Whether you’re a beginner or have been cooking for years, there’s plenty of cooking mistakes we make over and over again.
Here’s what we’re doing wrong:
1. We don’t read the recipe all the way through:
We look at the recipe, get the ingredients and then get started. What we don’t do is read the recipe all the way through to see any prep work that needed to be done beforehand.
To avoid this, read the recipe all the way through and look for things that need to be done. Does anything need to be at room temperature? Does anything need to be brined, marinated, or pre-soaked? Do all your chopping first before cooking.
2. We put too much into the pan:
We try to do everything in one go. The problem with overcrowding the pan is that instead of browning and searing the meat, we steam it. Steaming the meat doesn’t lock in the flavors, get a nice char on it, or keep it juicy.
Instead, either use two pans or cook in batches. Allow a few inches between the meats to allow heat to circulate. If you’re cooking in batches, put the first batch on a plate or cooking sheet in the oven at a low temperature.
3. We’re Not Preheating the Pan
We don’t let the pan get hot enough to cook properly. When this happens, food sticks to it, doesn’t brown properly, and can get soggy.
To be sure the pan’s preheated, just sprinkle a few drops of water in and watch for it “dancing” across the surface. Then you can add your butter or oil. When the butter starts bubbling, or the oil starts shimmering, the pan is ready for your food. If you’re using a non-stick pan, put the butter or oil in first before heating it up as an empty non-stick pan releases contaminants when heated.
4. We’re not tasting while we’re cooking
We throw all the ingredients in according to the recipe, but we’re not tasting the food as we go along. Food ends up being either bland or too spicy.
While chopping, taste the food (except raw meat) to see if it’s fresh. Taste the pot for flavor combos and saltiness.
5. We’re not letting food rest
We pull the meat out and cut it up and serve it right away. We take out casseroles and other dishes out and bring it to the table.
When this happens we end up with dry meat or a runny casserole. Allow time for the meat or dishes to rest for at least 5 to 10 minutes to adsorb juices and to firm up.
6. We’re turning the food too often
We have a tendency to turn, flip and poke our food before it’s ready. When we do this, the food won’t get a nice sear, get crusty, sticks to the pan, or lose its coating.

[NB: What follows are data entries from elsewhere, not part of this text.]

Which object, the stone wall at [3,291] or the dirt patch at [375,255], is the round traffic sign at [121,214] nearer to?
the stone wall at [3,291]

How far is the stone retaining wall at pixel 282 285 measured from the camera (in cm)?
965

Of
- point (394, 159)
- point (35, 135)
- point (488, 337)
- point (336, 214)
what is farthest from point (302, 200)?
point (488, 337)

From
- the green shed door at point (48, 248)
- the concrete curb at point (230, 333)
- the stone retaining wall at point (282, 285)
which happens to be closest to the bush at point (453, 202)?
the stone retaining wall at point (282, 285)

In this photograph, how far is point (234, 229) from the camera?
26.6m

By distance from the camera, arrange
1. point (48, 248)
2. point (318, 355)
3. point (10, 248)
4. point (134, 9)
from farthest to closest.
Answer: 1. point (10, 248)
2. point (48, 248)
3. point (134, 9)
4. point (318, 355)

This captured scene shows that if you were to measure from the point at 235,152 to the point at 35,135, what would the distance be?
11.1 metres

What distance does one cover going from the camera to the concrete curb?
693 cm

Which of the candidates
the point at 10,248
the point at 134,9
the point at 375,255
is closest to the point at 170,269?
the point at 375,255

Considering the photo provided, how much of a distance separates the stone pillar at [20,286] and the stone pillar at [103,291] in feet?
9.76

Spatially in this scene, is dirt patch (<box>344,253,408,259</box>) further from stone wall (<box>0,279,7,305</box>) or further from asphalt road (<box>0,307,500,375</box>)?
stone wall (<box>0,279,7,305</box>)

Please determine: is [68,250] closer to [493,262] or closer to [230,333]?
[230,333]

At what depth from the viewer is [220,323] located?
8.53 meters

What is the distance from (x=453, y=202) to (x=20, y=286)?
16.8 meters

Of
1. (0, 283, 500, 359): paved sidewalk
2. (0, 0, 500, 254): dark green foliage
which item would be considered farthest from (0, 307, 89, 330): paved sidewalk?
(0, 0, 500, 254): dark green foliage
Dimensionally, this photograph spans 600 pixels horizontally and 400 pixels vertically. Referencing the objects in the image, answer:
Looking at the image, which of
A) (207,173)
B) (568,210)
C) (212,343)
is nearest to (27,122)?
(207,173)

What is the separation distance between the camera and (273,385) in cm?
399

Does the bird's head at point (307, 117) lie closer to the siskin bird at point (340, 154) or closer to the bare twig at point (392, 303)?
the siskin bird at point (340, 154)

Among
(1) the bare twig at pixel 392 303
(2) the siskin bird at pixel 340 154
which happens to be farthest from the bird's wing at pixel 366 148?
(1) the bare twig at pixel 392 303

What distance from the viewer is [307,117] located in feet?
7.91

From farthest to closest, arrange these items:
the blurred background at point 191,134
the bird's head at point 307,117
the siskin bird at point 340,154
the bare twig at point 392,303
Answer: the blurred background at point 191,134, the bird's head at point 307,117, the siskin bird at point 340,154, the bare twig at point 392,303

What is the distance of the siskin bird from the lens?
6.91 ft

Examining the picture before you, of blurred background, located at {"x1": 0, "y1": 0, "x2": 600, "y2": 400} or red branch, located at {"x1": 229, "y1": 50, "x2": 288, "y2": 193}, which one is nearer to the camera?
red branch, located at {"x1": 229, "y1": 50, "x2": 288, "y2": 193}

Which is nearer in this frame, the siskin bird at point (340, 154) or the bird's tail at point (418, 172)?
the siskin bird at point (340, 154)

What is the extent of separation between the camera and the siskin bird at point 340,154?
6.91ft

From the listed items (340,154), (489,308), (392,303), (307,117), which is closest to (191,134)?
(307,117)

When you poke the meat with a fork or prongs, this releases the juices and thus the meat gets dry.
Leave the food alone in the pan for the stated amount of time. It’s ready when you can slide a spatula clearly under it without sticking.
7. We check on the food too often
When the food is covered, or in the oven, we open the lid or oven door to check on the food often. When this happens you lose precious heat or steam. Food then ends up being underdone.
Save the checking to only once or twice closer to the end of the cook time instead.
8. We’re doing the math wrong
When the recipe has a large serving size, such as serves 6, but want to cut it down to only 3 servings, we often get the measurements wrong.
Fractions sometimes throw the best of us off. To remedy this, look up and print off a recipe fraction chart, such as this one from Pinterest.
9. We’re overcooking
We tend to overcook our food. Overcooked vegetables tend to get mushy, lose their flavor and color. Overcooked meat gets tough, chewy and chalky.
To preserve vegetables fresh flavor, taste a bit throughout the cooking time, also most vegetables can be eaten raw, so it doesn’t hurt to leave it a bit on the firm side.
To ensure meat is cooked thoroughly, but not overcooked, is to use a meat thermometer. Pull the meat off the heat when it’s a few degrees underdone. The residual heat will finish it off.
10. We’re not using fresh ingredients
We sometimes wonder why our recipe taste alters the different times we’ve made it.
This can be due to not using fresh ingredients. Frozen vegetables doesn’t offer the same taste or texture as fresh ones do. Sometime vegetables that aren’t so fresh have lost or changed their flavors.
Sometimes our spices on our spice rack don’t get used as often and becomes stale and that alters the taste of the food too.
To avoid this problem, keep an eye on expiration dates, use fresh food quicker, and even use fresh herbs and spices instead.
Following these tips will go a long way to having a great meal experience and less surprises.